Als Begründung heißt es u.a. in Clements Hetz-Pamphlet, dass Erwerbslose Schlupflöcher suchen und die »Bestimmungen geschickt interpretieren«. Allerdings gäbe es zu denken, wenn in diesem Land die Interpretation eines Gesetzes inzwischen verboten wäre. Einige Erwerbslose würden daher »wahrscheinlich« vor ein Gericht zitiert. Ganz sicher ist man da aber nicht. Auf jeden Fall sei wahrscheinlich die Hemmschwelle zum sog. Sozialmissbrauch bei »einigen« gesunken, wenn auch nicht bei vielen. Aber braucht man für »einige« einen ganzen Bericht? Das ist der gleiche Stil wie seinerzeit Gerhard Schröder, der wegen »einiger«, die im Ausland Sozialhilfe erhielten, die Gesetzesmaschinerie in Gang gesetzt hat, um das gesamte System umzukrempeln. So schadet dann auch jetzt wieder die »Mitnahmementalität einiger« dem ganzen Land, vor allem, wenn »Bezieher kleiner Arbeitseinkommen, deren Netto manchmal nicht weit über der Höhe der Sozialleistungen liegt«.
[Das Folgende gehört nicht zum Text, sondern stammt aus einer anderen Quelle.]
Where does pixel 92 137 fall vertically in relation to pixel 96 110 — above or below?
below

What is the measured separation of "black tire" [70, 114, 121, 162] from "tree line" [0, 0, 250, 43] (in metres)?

Und damit ist die eigentliche Absicht des sog. Berichts raus: Die rot-grüne Regierung hat mitgeholfen, die Löhne zum freien Fall zu bringen. Und wenn jemand davon nicht mehr existieren kann, kann es nicht sein, dass ein Erwerbsloser genauso viel bekommt. Hier möchte Schwarz-Rot gern weitermachen.